On this day in Caribbean history, Louise Bennett a.k.a Miss Lou, was born on September 7, 1919. She was a Jamaican poet and activist from Kingston, Jamaica. Louise Bennett remains a cultural icon and inspiration from her generation and the next. She received her education from Ebenezer and Calabar Elementary Schools, St. Simon’s College, Excelsior College, Friends College (Highgate).

Miss Lou was and is described as Jamaica’s leading comedian and as the “only poet who has really hit the truth about her society through its own language”, and as an important contributor to her country of “valid social documents reflecting the way Jamaicans think and feel and live”. Through her poems in Jamaican patois, she raised the dialect of the Jamaican folk to an art level which is acceptable to and appreciated by all in Jamaica.

In her poems she was able to capture all the spontaneity of the expression of Jamaicans’ joys and sorrows, their ready, poignant and even wicked wit, their religion and their philosophy of life. Her first dialect poem was written when she was fourteen years old. A British Council Scholarship took her to the Royal Academy of Dramatic Art where she studied in the late 1940’s.
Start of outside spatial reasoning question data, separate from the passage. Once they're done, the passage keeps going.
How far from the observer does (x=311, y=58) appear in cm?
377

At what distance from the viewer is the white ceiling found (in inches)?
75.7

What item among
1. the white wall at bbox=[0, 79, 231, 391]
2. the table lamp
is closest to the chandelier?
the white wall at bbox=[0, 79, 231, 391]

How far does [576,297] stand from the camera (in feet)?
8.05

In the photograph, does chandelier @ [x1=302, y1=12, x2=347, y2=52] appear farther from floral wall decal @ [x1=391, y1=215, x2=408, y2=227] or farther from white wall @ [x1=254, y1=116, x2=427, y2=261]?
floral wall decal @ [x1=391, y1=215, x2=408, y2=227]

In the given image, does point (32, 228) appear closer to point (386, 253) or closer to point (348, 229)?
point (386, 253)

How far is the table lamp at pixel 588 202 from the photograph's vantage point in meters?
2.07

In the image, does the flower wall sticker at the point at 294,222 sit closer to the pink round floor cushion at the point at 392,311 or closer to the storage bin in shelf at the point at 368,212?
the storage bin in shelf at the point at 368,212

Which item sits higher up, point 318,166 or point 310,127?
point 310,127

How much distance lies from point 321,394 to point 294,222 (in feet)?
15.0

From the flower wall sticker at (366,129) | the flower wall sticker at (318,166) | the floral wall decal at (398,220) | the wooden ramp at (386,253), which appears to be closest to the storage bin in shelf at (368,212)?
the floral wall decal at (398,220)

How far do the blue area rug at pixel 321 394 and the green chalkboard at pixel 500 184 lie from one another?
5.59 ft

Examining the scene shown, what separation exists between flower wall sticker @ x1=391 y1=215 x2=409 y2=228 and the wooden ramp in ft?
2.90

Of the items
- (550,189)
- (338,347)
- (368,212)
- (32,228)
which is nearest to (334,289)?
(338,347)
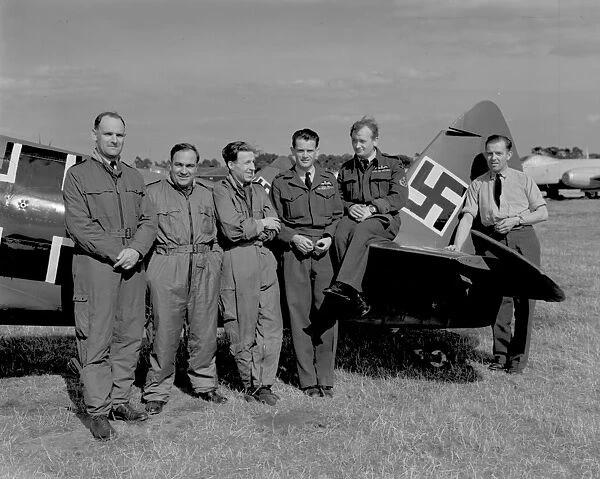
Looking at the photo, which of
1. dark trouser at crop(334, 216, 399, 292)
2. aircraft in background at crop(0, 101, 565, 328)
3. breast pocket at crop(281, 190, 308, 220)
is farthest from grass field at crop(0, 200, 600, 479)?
breast pocket at crop(281, 190, 308, 220)

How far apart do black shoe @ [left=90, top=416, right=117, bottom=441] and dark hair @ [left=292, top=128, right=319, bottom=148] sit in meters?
2.43

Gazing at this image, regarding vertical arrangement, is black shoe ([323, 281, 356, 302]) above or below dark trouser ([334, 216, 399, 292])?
below

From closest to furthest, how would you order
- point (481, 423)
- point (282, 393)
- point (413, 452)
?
point (413, 452)
point (481, 423)
point (282, 393)

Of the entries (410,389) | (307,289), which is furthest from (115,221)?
(410,389)

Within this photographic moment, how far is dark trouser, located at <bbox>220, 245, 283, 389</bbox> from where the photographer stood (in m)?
4.91

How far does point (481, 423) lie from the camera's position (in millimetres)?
4598

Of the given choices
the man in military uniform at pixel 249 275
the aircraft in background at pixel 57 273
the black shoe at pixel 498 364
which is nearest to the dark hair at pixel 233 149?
the man in military uniform at pixel 249 275

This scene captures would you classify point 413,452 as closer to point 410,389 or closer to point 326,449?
point 326,449

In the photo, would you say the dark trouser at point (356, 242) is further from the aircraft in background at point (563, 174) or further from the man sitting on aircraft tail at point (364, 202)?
the aircraft in background at point (563, 174)

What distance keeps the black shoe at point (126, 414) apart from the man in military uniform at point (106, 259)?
12 centimetres

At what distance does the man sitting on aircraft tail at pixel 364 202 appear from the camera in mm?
4684

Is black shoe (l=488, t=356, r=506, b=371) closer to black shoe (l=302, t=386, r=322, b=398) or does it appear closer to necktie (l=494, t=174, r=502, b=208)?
necktie (l=494, t=174, r=502, b=208)

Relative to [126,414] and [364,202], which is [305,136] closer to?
[364,202]

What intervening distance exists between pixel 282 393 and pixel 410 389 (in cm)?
108
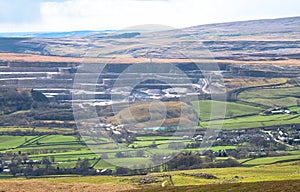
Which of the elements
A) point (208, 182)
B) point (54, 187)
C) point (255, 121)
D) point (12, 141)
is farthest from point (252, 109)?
point (54, 187)

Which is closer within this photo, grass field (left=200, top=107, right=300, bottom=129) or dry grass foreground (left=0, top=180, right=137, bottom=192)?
dry grass foreground (left=0, top=180, right=137, bottom=192)

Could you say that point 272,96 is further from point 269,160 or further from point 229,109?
point 269,160

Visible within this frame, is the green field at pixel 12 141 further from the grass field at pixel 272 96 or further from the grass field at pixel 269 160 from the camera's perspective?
the grass field at pixel 272 96

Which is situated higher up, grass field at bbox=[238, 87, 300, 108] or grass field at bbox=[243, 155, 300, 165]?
grass field at bbox=[238, 87, 300, 108]

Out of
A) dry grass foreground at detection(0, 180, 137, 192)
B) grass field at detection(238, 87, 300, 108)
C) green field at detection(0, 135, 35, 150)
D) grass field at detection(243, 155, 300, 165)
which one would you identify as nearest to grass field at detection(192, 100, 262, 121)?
grass field at detection(238, 87, 300, 108)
She lectured extensively in the United States and the United Kingdom on Jamaican folklore and music and represented Jamaica all over the world. She married Eric Winston Coverley in 1954 (who died in 2002) and has one stepson and several adopted children. She enjoys Theatre, Movies and Auction sales.

Her contribution to Jamaican cultural life was such that she was honored with the M.B.E., the Norman Manley Award for Excellence (in the field of Arts), the Order of Jamaica (1974) the Institute of Jamaica’s Musgrave Silver and Gold Medals for distinguished eminence in the field of Arts and Culture, and in 1983 the Honorary Degree of Doctor of Letters from the University of the West Indies. In September 1988 her composition “You’re going home now”, won a nomination from the Academy of Canadian Cinema ad Television, for the best original song in the movie “Milk and Honey.”

In 1998 she received the Honorary Degree of Doctor of Letters from York University, Toronto, Canada. The Jamaica Government also appointed her Cultural Ambassador at Large for Jamaica. On Jamaica’s independence day 2001, Bennett-Coverley was appointed as a Member of the Order of Merit for her distinguished contribution to the development of the Arts and Culture.